● INSTRUÇÕES DE TRABALHO
- 1) Responda a estas perguntas com base no texto sobre os preços do gás natural:
(a) De que país se diz que as necessidades oscilam consoante o impacto da pandemia?
(b) Que contratos são indicados como referência para a Europa?
(c) A que valor chegaram esses contratos esta segunda-feira?
- 2) Retome o texto sobre os preços do gás natural, escrevendo a continuação a partir da sua última frase.

● EXCERTO DO TEXTO
E esta tensão nota-se, sobretudo, nos preços. “Há que separar dois aspetos: uma coisa é dizer que não há gás natural, fisicamente. Isto não se coloca. Outro aspeto é o preço. Aí, de facto, qualquer acontecimento que venha dramatizar o mercado puxa para cima os valores” – as sanções da Rússia à Europa, mas também o comportamento da China (cujas necessidades oscilam consoante o impacto da pandemia no país), ou outros eventos como disrupções na oferta devido a incêndios ou problemas técnicos nas infraestruturas.

Os preços dos contratos que são referência para a Europa, os holandeses TTF, estão esta segunda-feira a subir cerca de 6% para 157 euros por megawatt-hora (MWh), em valores equivalentes aos do início de março, altura em que estes contratos chegaram a bater um recorde, ao superar os 200 euros por MWh.

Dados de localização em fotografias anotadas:
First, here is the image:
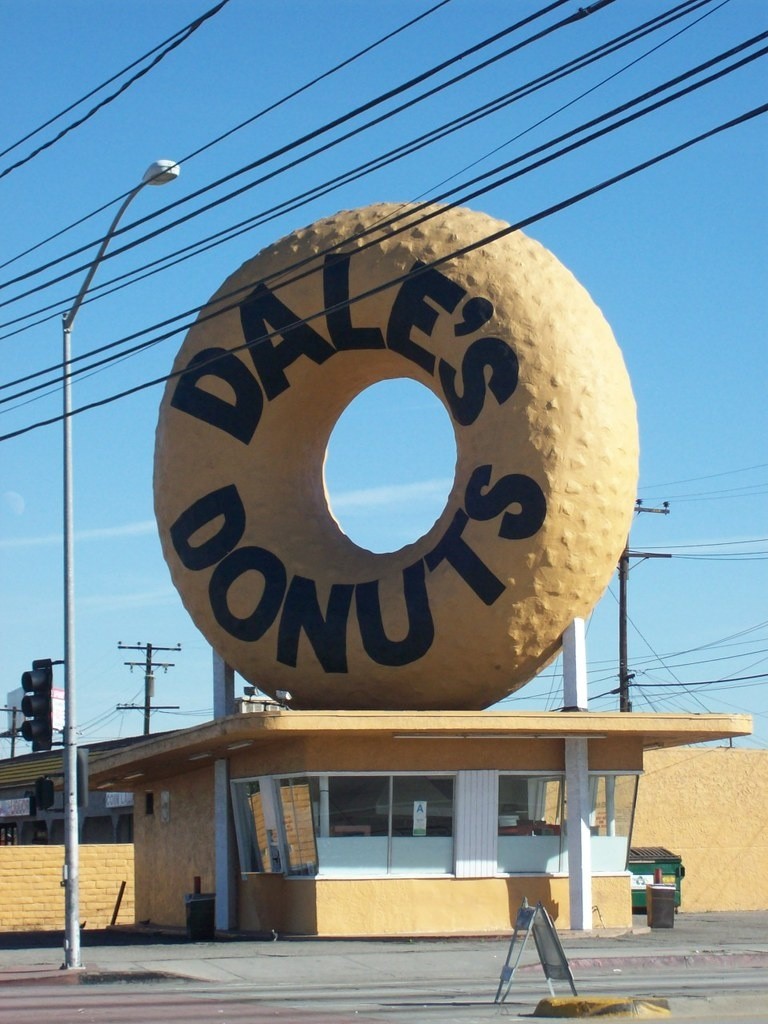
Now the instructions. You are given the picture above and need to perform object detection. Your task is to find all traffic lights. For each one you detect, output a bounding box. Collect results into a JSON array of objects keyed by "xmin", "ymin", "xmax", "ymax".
[{"xmin": 21, "ymin": 658, "xmax": 52, "ymax": 753}]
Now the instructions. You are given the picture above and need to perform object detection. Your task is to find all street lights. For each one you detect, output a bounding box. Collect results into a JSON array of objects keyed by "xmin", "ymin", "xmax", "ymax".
[{"xmin": 60, "ymin": 157, "xmax": 181, "ymax": 970}]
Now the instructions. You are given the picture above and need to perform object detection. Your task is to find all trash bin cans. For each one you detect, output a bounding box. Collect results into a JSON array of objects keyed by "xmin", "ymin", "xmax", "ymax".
[
  {"xmin": 646, "ymin": 883, "xmax": 674, "ymax": 928},
  {"xmin": 628, "ymin": 846, "xmax": 685, "ymax": 909},
  {"xmin": 186, "ymin": 893, "xmax": 215, "ymax": 940}
]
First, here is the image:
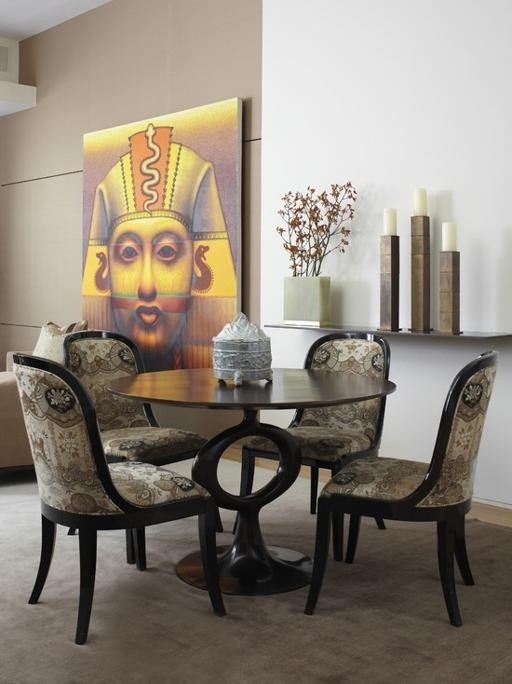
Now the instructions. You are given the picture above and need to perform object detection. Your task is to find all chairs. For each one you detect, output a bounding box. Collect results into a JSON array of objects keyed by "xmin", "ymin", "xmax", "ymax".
[
  {"xmin": 303, "ymin": 347, "xmax": 497, "ymax": 630},
  {"xmin": 232, "ymin": 332, "xmax": 395, "ymax": 565},
  {"xmin": 63, "ymin": 331, "xmax": 226, "ymax": 567},
  {"xmin": 13, "ymin": 350, "xmax": 227, "ymax": 641}
]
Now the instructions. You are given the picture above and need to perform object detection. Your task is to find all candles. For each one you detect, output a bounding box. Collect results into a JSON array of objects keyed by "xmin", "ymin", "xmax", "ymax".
[
  {"xmin": 411, "ymin": 188, "xmax": 428, "ymax": 216},
  {"xmin": 442, "ymin": 223, "xmax": 457, "ymax": 252},
  {"xmin": 383, "ymin": 208, "xmax": 398, "ymax": 236}
]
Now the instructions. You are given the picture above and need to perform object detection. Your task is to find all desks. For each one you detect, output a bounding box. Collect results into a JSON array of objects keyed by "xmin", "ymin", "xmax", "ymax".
[{"xmin": 105, "ymin": 360, "xmax": 400, "ymax": 603}]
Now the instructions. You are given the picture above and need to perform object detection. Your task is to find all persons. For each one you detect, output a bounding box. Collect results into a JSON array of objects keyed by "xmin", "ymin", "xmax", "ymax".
[{"xmin": 106, "ymin": 212, "xmax": 194, "ymax": 359}]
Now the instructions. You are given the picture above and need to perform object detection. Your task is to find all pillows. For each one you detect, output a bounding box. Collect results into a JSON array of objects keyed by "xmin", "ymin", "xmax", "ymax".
[{"xmin": 31, "ymin": 321, "xmax": 88, "ymax": 366}]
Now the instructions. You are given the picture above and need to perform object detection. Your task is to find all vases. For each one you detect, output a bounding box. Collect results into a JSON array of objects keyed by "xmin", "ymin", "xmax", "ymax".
[{"xmin": 283, "ymin": 276, "xmax": 336, "ymax": 328}]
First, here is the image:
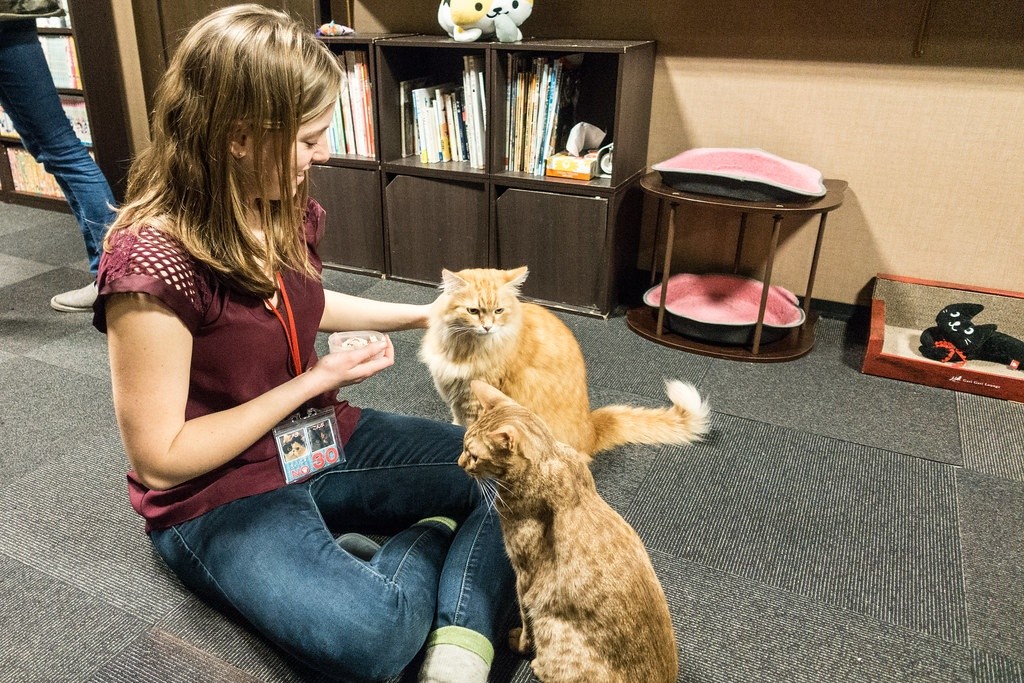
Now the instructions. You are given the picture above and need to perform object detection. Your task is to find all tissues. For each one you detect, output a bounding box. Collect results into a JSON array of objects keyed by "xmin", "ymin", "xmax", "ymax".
[{"xmin": 545, "ymin": 122, "xmax": 607, "ymax": 181}]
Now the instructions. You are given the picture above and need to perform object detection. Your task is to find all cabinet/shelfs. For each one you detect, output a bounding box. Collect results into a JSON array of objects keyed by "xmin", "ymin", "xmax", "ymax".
[
  {"xmin": 0, "ymin": 0, "xmax": 132, "ymax": 215},
  {"xmin": 305, "ymin": 33, "xmax": 659, "ymax": 319}
]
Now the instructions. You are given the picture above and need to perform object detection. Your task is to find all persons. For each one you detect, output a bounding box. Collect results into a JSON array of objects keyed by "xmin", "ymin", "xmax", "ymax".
[
  {"xmin": 93, "ymin": 4, "xmax": 520, "ymax": 682},
  {"xmin": 0, "ymin": 1, "xmax": 119, "ymax": 311}
]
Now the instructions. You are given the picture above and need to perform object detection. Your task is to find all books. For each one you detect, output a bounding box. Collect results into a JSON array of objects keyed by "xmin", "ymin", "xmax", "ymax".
[
  {"xmin": 0, "ymin": 0, "xmax": 96, "ymax": 199},
  {"xmin": 504, "ymin": 52, "xmax": 584, "ymax": 176},
  {"xmin": 399, "ymin": 55, "xmax": 487, "ymax": 170},
  {"xmin": 327, "ymin": 49, "xmax": 376, "ymax": 158}
]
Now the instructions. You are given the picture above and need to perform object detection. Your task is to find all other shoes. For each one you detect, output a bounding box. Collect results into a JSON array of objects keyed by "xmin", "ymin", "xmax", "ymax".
[{"xmin": 50, "ymin": 280, "xmax": 99, "ymax": 313}]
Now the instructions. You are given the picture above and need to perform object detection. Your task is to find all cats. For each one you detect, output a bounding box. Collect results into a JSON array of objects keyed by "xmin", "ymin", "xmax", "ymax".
[{"xmin": 418, "ymin": 265, "xmax": 716, "ymax": 682}]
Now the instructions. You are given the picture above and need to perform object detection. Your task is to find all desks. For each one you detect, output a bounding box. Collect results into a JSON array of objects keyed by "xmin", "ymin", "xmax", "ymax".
[{"xmin": 625, "ymin": 172, "xmax": 848, "ymax": 364}]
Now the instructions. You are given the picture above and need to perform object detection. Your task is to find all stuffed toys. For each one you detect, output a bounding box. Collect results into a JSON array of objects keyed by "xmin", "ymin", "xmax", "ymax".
[
  {"xmin": 919, "ymin": 302, "xmax": 1024, "ymax": 370},
  {"xmin": 437, "ymin": 1, "xmax": 534, "ymax": 43}
]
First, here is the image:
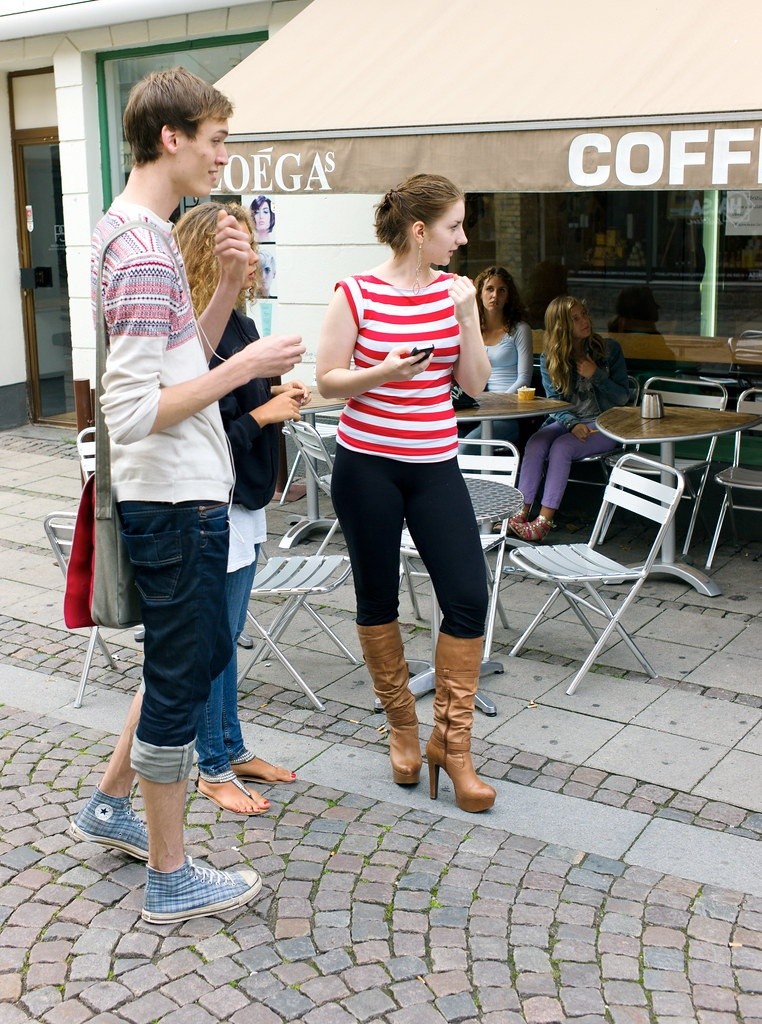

● RESPOSTAS ÀS TAREFAS
- 1)
(a) A China.
(b) Os contratos holandeses TTF.
(c) Cerca de 157 euros por megawatt-hora (MWh), após uma subida de cerca de 6%.

- 2)
De forma a aliviar o fardo destes preços no mercado grossista – onde produtores (que podem utilizar o gás para gerar energia) vendem a eletricidade aos comercializadores – os governos português e espanhol obtiveram o aval da Comissão Europeia para implementar um mecanismo de desconto nos preços do gás natural. Na primeira semana de aplicação, o primeiro-ministro português, António Costa, afirmou que a medida permitiu uma redução de 10% do preço que seria pago se a mesma não estivesse em funcionamento, tendo o preço pago pela eletricidade no mercado grossista registado uma redução média de 26 euros por megawatt-hora.

Sobre esta medida, o CEO da EDP comentou que estaria a “cumprir” o objetivo para o qual foi desenhada, afirmando contudo que esta tem implícita uma distorção do mercado.

Regresso ao carvão dispensado em Portugal, mas “compreensível” noutros países

Em Portugal não há de facto qualquer necessidade de usar as antigas centrais a carvão, que, como se sabe, já estão todas paradas. Mesmo na situação em que vivemos [de pressão sobre o mercado de gás]”, defende o CEO da Endesa. O próprio governo português já reafirmou, em declarações ao ECO/Capital Verde, que não tenciona reativar centrais a carvão.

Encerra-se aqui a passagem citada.